_页面摘录_
*-*-*

从这里我们也可以看到JOB内部会切分成多个stage
这个在spark的web ui上也可以看到
/**
* Get or create the list of parent stages for a given RDD. The new Stages will be created with
* the provided firstJobId.
*/
private def getParentStages(rdd: RDD[_], firstJobId: Int): List[Stage] = {
val parents = new HashSet[Stage]
val visited = new HashSet[RDD[_]]
// We are manually mai ntaining a stack here to prevent StackOverflowError
// caused by recursively visiting
val waitingForVisit = new Stack[RDD[_]]
def visit(r: RDD[_]) {
if (!visited(r)) {
visited += r
// Kind of ugly: need to register RDDs with the cache here since
// we can't do it in its constructor because # of partitions is unknown
for (dep <- r.dependencies) {
dep match {
// 从RDD的依赖图中一层一层向上找, 所有shuffle操作会触发一个单独的stage的生成
case shufDep: ShuffleDependency[_, _, _] =>
parents += getShuffleMapStage(shufDep, firstJobId)
// 非shuffle操作则直接被压入到任务列表里
case _ =>
waitingForVisit.push(dep.rdd)

*-*-*

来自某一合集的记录
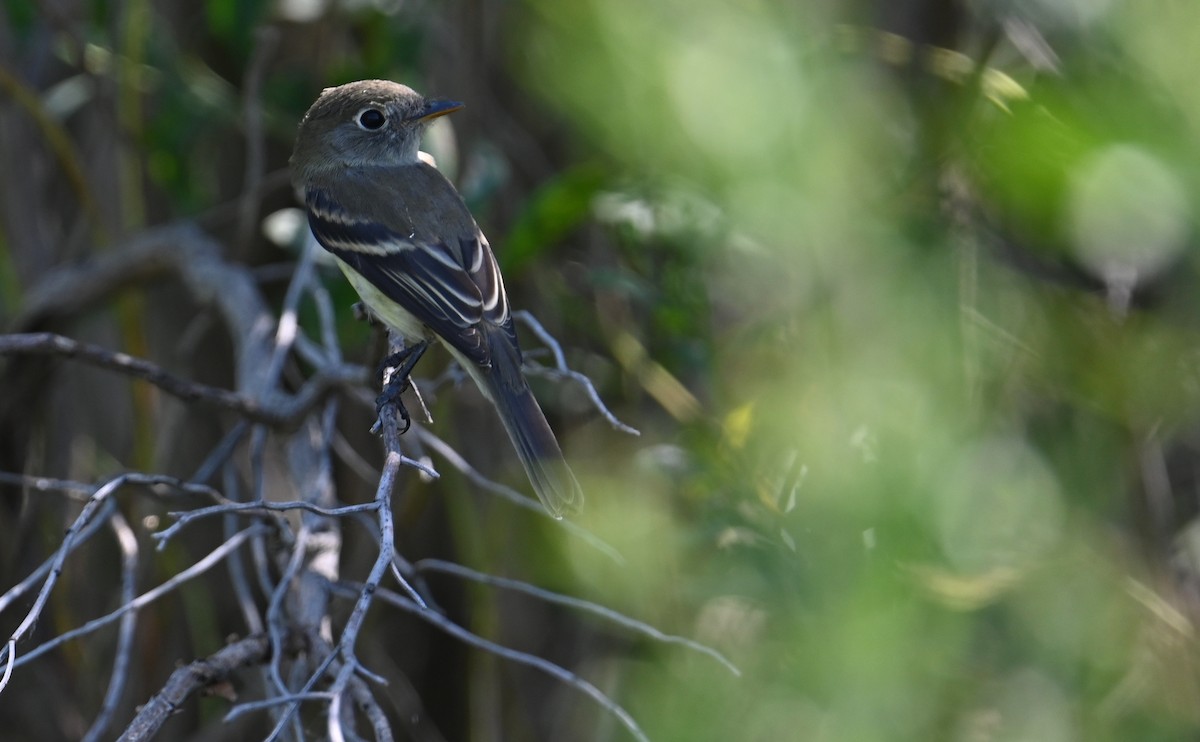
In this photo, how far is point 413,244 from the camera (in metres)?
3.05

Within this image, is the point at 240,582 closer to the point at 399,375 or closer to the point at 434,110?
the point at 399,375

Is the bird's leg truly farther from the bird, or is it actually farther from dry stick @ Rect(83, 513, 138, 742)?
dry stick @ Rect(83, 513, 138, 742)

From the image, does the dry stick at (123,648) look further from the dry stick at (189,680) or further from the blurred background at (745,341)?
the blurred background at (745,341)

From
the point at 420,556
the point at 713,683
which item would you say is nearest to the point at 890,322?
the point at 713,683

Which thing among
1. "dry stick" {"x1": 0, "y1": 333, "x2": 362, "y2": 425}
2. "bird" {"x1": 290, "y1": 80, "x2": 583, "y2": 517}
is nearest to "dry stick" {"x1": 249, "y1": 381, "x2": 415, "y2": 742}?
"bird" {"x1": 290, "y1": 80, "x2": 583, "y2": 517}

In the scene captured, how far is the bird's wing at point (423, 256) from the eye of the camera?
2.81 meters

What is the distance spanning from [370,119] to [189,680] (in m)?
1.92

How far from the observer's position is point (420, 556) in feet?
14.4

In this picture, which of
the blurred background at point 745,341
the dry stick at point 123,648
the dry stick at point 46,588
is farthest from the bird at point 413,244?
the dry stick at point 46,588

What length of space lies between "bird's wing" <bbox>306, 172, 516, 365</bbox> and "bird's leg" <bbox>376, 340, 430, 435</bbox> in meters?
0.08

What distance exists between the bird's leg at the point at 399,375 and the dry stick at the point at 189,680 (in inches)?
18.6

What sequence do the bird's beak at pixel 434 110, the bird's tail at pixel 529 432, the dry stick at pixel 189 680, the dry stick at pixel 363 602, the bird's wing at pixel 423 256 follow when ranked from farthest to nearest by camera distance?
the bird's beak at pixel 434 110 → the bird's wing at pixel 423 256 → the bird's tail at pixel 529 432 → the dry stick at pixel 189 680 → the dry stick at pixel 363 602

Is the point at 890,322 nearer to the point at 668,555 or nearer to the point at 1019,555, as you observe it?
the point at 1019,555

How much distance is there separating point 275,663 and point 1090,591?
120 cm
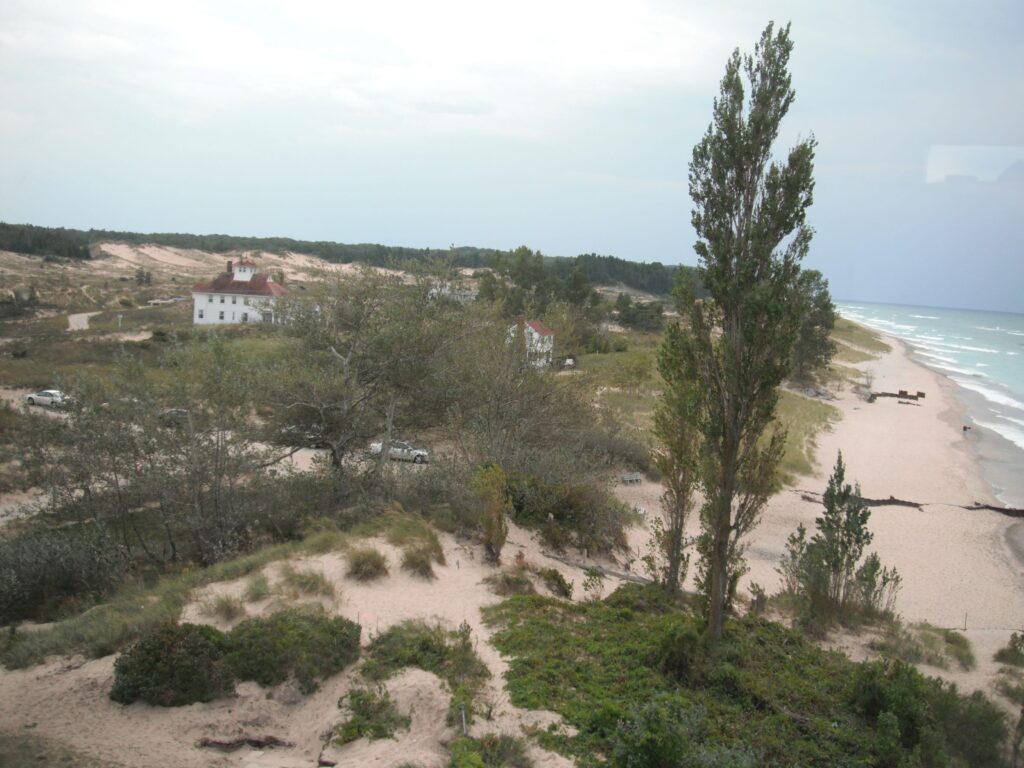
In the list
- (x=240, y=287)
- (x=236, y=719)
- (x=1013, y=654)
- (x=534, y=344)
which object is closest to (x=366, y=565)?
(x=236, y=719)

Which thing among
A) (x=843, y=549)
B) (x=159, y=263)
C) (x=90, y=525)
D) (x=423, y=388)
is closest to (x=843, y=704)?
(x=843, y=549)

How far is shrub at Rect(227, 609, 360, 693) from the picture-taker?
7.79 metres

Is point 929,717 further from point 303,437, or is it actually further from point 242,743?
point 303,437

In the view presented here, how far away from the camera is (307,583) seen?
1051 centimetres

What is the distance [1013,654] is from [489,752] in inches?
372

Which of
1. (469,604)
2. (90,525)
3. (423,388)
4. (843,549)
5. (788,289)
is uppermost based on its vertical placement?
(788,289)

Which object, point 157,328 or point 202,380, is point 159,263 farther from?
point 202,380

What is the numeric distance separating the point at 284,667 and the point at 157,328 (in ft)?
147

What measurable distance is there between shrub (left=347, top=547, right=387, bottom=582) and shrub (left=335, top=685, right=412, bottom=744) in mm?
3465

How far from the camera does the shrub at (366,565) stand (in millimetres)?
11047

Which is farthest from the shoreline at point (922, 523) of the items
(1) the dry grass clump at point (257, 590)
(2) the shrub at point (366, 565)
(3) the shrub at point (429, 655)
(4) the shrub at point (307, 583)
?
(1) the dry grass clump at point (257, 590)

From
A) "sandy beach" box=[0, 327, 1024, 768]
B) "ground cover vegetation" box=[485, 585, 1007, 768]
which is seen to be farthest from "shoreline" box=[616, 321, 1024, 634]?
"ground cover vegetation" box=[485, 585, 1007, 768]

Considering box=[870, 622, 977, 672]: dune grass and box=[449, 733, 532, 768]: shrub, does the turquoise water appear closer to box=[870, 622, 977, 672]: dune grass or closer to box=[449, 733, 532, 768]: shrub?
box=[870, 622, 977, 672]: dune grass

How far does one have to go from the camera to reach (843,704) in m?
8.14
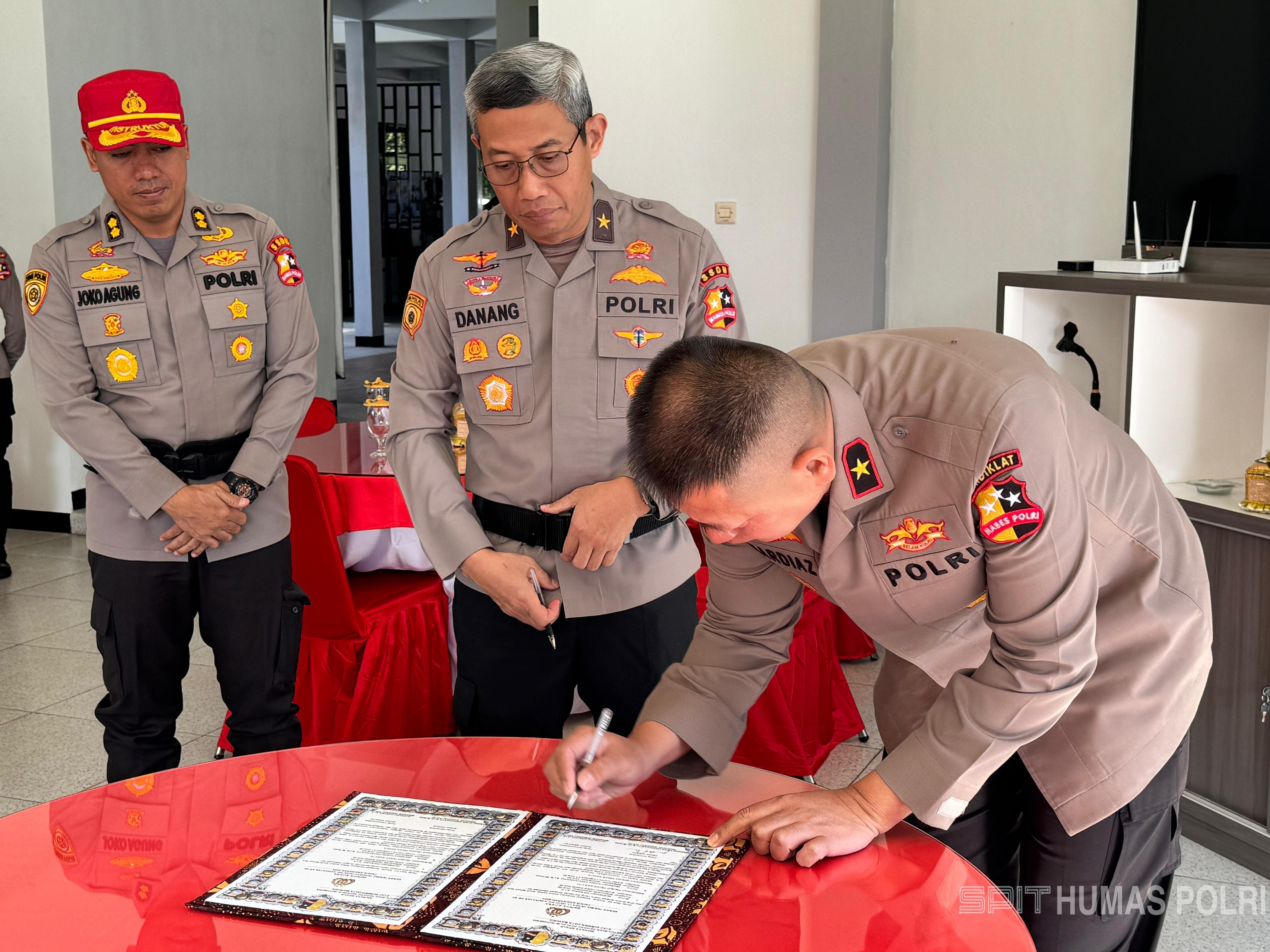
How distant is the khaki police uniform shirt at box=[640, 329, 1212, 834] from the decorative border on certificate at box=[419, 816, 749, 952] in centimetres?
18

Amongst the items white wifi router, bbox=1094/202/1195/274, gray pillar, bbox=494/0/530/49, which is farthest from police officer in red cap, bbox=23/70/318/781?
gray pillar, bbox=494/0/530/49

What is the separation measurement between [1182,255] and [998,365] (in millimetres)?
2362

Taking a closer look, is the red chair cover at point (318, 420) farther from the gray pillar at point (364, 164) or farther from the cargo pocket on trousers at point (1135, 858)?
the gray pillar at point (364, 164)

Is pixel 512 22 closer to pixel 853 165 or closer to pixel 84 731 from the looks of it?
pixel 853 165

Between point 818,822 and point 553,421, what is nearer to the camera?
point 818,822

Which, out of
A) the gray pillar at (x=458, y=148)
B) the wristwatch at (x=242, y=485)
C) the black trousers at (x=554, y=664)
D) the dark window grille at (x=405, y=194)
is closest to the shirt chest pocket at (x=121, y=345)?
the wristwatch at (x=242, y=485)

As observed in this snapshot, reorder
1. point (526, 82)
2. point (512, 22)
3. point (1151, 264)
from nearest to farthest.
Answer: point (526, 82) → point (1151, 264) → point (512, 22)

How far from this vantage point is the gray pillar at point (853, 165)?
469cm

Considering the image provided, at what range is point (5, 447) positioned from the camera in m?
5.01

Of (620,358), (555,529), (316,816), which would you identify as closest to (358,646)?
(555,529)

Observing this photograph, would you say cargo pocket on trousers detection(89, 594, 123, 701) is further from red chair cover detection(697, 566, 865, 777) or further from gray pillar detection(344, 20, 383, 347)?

*-*-*

_书面任务 1_
把页面摘录中的“从这里我们也可以看到JOB内部会切分成多个stage”这句话译成英文。
_书面任务 2_
返回页面摘录里的一段文字，从含有“从这里我们也可以看到JOB内部会切分成多个stage”的词句开始，到“the provided firstJobId.”结束，一字不改地照抄。

_正确输出 1_
From this we can also see that a job is internally split into multiple stages.

_正确输出 2_
从这里我们也可以看到JOB内部会切分成多个stage
这个在spark的web ui上也可以看到
/**
* Get or create the list of parent stages for a given RDD. The new Stages will be created with
* the provided firstJobId.